All of us at some time would have lived on streets that have their trove of local stories and characters littered throughout their histories, but it would be hard to find a street anywhere
in the world where such a prominent range of culturally significant people have strutted and prowled and where such diverse and impactful events have occurred so regularly and consistently.
Even though the silent film that hurries through to its sky-high conclusion in the elevator cab is undoubtedly impressive, after finishing Calhoun's book you can't help but feel you have just
been immersed in a more fulfilling experience of the changing face of New York, it is like viewing the most elaborately plotted mixed genre blockbuster you have ever seen.
Starting with the cultural conflict between local Indian tribes and the European invaders, Calhoun's 'film' takes us through the colonial struggles for survival and the pursuit of the
American Dream, confronts us with tragic scenes of maritime disasters, the myriad rags-to-riches successes and subsequent falls from grace of characters drawn here from all over the globe,
we are made privy to mob killings, violent street riots and sinister murders. We learn how St. Marks was a hotbed for political revolutionaries and religious visionaries, we go on forays
into the world of drug culture, relive the the genesis of punk rock, and witness its 'big bang' impact rippling out across the world. Stories of the Velvet Underground, The
New York Dolls, The Ramones, G.G. Allin, Klaus Nomi, The Dictators, Blondie all contain their St. Marks moments. If this is not enough to over-stimulate
our senses we are touched by the sadness of the AIDS epidemic, have our spirits lifted by the flamboyance of the local drag queens, and marvel at the recurring cycles of artistic innovation
brought about by a constant turnover of painters, poets, authors and multimedia pioneers who all spent time in the fertile St Marks Place environment. Calhoun grew up in an apartment right
in the middle of this vibrant, chaotic neighbourhood and writes with an impressive balance between her unbridled affection for her childhood haunts and the people who inhabited her world,
with the clear, impartial observational skill of the gifted historian and social commentator.

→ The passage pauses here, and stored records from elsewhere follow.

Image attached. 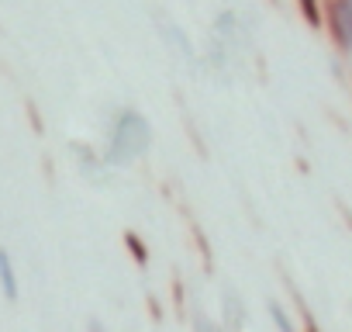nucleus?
I'll return each instance as SVG.
<instances>
[{
  "label": "nucleus",
  "mask_w": 352,
  "mask_h": 332,
  "mask_svg": "<svg viewBox=\"0 0 352 332\" xmlns=\"http://www.w3.org/2000/svg\"><path fill=\"white\" fill-rule=\"evenodd\" d=\"M90 332H104V329H100V322H90Z\"/></svg>",
  "instance_id": "nucleus-7"
},
{
  "label": "nucleus",
  "mask_w": 352,
  "mask_h": 332,
  "mask_svg": "<svg viewBox=\"0 0 352 332\" xmlns=\"http://www.w3.org/2000/svg\"><path fill=\"white\" fill-rule=\"evenodd\" d=\"M300 4V11H304V18L311 21V25H321V8H318V0H297Z\"/></svg>",
  "instance_id": "nucleus-5"
},
{
  "label": "nucleus",
  "mask_w": 352,
  "mask_h": 332,
  "mask_svg": "<svg viewBox=\"0 0 352 332\" xmlns=\"http://www.w3.org/2000/svg\"><path fill=\"white\" fill-rule=\"evenodd\" d=\"M152 142V128L148 121L138 114V111H121L114 121H111V132H107V159L114 166H124L131 163L135 156H142Z\"/></svg>",
  "instance_id": "nucleus-1"
},
{
  "label": "nucleus",
  "mask_w": 352,
  "mask_h": 332,
  "mask_svg": "<svg viewBox=\"0 0 352 332\" xmlns=\"http://www.w3.org/2000/svg\"><path fill=\"white\" fill-rule=\"evenodd\" d=\"M128 246L135 249V260H138V263H145V246H142V242H135V236H128Z\"/></svg>",
  "instance_id": "nucleus-6"
},
{
  "label": "nucleus",
  "mask_w": 352,
  "mask_h": 332,
  "mask_svg": "<svg viewBox=\"0 0 352 332\" xmlns=\"http://www.w3.org/2000/svg\"><path fill=\"white\" fill-rule=\"evenodd\" d=\"M328 28L342 49H352V0H331L328 4Z\"/></svg>",
  "instance_id": "nucleus-2"
},
{
  "label": "nucleus",
  "mask_w": 352,
  "mask_h": 332,
  "mask_svg": "<svg viewBox=\"0 0 352 332\" xmlns=\"http://www.w3.org/2000/svg\"><path fill=\"white\" fill-rule=\"evenodd\" d=\"M0 294L8 301H18L21 298V280H18V267H14V256L8 249H0Z\"/></svg>",
  "instance_id": "nucleus-3"
},
{
  "label": "nucleus",
  "mask_w": 352,
  "mask_h": 332,
  "mask_svg": "<svg viewBox=\"0 0 352 332\" xmlns=\"http://www.w3.org/2000/svg\"><path fill=\"white\" fill-rule=\"evenodd\" d=\"M311 332H314V329H311Z\"/></svg>",
  "instance_id": "nucleus-8"
},
{
  "label": "nucleus",
  "mask_w": 352,
  "mask_h": 332,
  "mask_svg": "<svg viewBox=\"0 0 352 332\" xmlns=\"http://www.w3.org/2000/svg\"><path fill=\"white\" fill-rule=\"evenodd\" d=\"M270 318H273V325H276L280 332H297V329H294V322H290V315H287L280 304H270Z\"/></svg>",
  "instance_id": "nucleus-4"
}]
</instances>
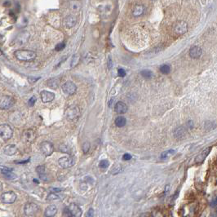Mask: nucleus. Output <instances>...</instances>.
Wrapping results in <instances>:
<instances>
[{
    "label": "nucleus",
    "mask_w": 217,
    "mask_h": 217,
    "mask_svg": "<svg viewBox=\"0 0 217 217\" xmlns=\"http://www.w3.org/2000/svg\"><path fill=\"white\" fill-rule=\"evenodd\" d=\"M14 55L17 59L22 61H32L36 58V53L30 50H25V49H21L17 50L14 52Z\"/></svg>",
    "instance_id": "nucleus-1"
},
{
    "label": "nucleus",
    "mask_w": 217,
    "mask_h": 217,
    "mask_svg": "<svg viewBox=\"0 0 217 217\" xmlns=\"http://www.w3.org/2000/svg\"><path fill=\"white\" fill-rule=\"evenodd\" d=\"M80 115H81L80 108L76 105L69 106L65 110V118L69 122H75L76 120L79 119Z\"/></svg>",
    "instance_id": "nucleus-2"
},
{
    "label": "nucleus",
    "mask_w": 217,
    "mask_h": 217,
    "mask_svg": "<svg viewBox=\"0 0 217 217\" xmlns=\"http://www.w3.org/2000/svg\"><path fill=\"white\" fill-rule=\"evenodd\" d=\"M172 31L176 35H182L188 31V25L184 21H178L173 24Z\"/></svg>",
    "instance_id": "nucleus-3"
},
{
    "label": "nucleus",
    "mask_w": 217,
    "mask_h": 217,
    "mask_svg": "<svg viewBox=\"0 0 217 217\" xmlns=\"http://www.w3.org/2000/svg\"><path fill=\"white\" fill-rule=\"evenodd\" d=\"M13 135V131L11 127L7 124H2L0 126V136L3 140H8Z\"/></svg>",
    "instance_id": "nucleus-4"
},
{
    "label": "nucleus",
    "mask_w": 217,
    "mask_h": 217,
    "mask_svg": "<svg viewBox=\"0 0 217 217\" xmlns=\"http://www.w3.org/2000/svg\"><path fill=\"white\" fill-rule=\"evenodd\" d=\"M39 206L33 202H29L25 205L24 213L27 216H34L39 212Z\"/></svg>",
    "instance_id": "nucleus-5"
},
{
    "label": "nucleus",
    "mask_w": 217,
    "mask_h": 217,
    "mask_svg": "<svg viewBox=\"0 0 217 217\" xmlns=\"http://www.w3.org/2000/svg\"><path fill=\"white\" fill-rule=\"evenodd\" d=\"M36 137H37V134H36V132L34 130L27 129V130L23 131L21 139H22V140L25 143L31 144V143H33L36 140Z\"/></svg>",
    "instance_id": "nucleus-6"
},
{
    "label": "nucleus",
    "mask_w": 217,
    "mask_h": 217,
    "mask_svg": "<svg viewBox=\"0 0 217 217\" xmlns=\"http://www.w3.org/2000/svg\"><path fill=\"white\" fill-rule=\"evenodd\" d=\"M39 148L41 153L43 154L44 156H46V157L50 156L53 153V151H54V146L49 141H43V142L40 144Z\"/></svg>",
    "instance_id": "nucleus-7"
},
{
    "label": "nucleus",
    "mask_w": 217,
    "mask_h": 217,
    "mask_svg": "<svg viewBox=\"0 0 217 217\" xmlns=\"http://www.w3.org/2000/svg\"><path fill=\"white\" fill-rule=\"evenodd\" d=\"M17 199V194L13 191H7L1 195V202L4 204H11Z\"/></svg>",
    "instance_id": "nucleus-8"
},
{
    "label": "nucleus",
    "mask_w": 217,
    "mask_h": 217,
    "mask_svg": "<svg viewBox=\"0 0 217 217\" xmlns=\"http://www.w3.org/2000/svg\"><path fill=\"white\" fill-rule=\"evenodd\" d=\"M14 99L10 96H2L0 101V108L1 109H8L13 105Z\"/></svg>",
    "instance_id": "nucleus-9"
},
{
    "label": "nucleus",
    "mask_w": 217,
    "mask_h": 217,
    "mask_svg": "<svg viewBox=\"0 0 217 217\" xmlns=\"http://www.w3.org/2000/svg\"><path fill=\"white\" fill-rule=\"evenodd\" d=\"M62 90L65 94L71 96L75 93V91L77 90V87L74 84L73 82L68 81L66 83H65L62 86Z\"/></svg>",
    "instance_id": "nucleus-10"
},
{
    "label": "nucleus",
    "mask_w": 217,
    "mask_h": 217,
    "mask_svg": "<svg viewBox=\"0 0 217 217\" xmlns=\"http://www.w3.org/2000/svg\"><path fill=\"white\" fill-rule=\"evenodd\" d=\"M58 164L64 169H66L74 165V162L71 157H62L58 160Z\"/></svg>",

For me, reading this book in the relative quiet of a conservative middle-class suburb, it made me nostalgic for my own youth when despite the world around me being full its own exciting
possibilities, was a time when I always seemed to be seeking out the music of New York's Lower East Side and anything to do with the world of Andy Warhol and his acolytes, or the poetry
of Allen Ginsberg, the literature of Burroughs, or any snippets of media reportage that tantalized my friends and I as it fed our romanticized ideal of how we wanted to live
our own lives - free to explore boundaries and express ourselves without restriction. It took me half a lifetime, but I finally managed to make my first pilgrimage to the U.S., and to New
York in August this year, but only spent a few excessively hot summer days walking and re-walking the streets of the Lower East Side. And, whilst it was not the St. Marks Place of those myths
and legends that I had marvelled at in my youth, many of which are detailed vividly in this book, the sense of place and of history still affected me emotionally. Being there had a physical
impact upon me too - I found, on a number of occasions, that I literally had to stop and force myself to breathe simply at the sight of a street sign, or at the people from the Bowery Mission
handing out food in Tompkins Square Park, or at Kitty Carlisle's handprint outside the St. Marks Cinema, such was the power of the street's place in my own cultural DNA.
And whilst the streets were obviously not those that I had convinced myself that I knew so well, I still found my soul singing all the same. Reading Ada Calhoun's 'memoir of place' brought
every soul that ever touched St. Marks Place with its presence to join me in that song. If you read it, its music will touch you too.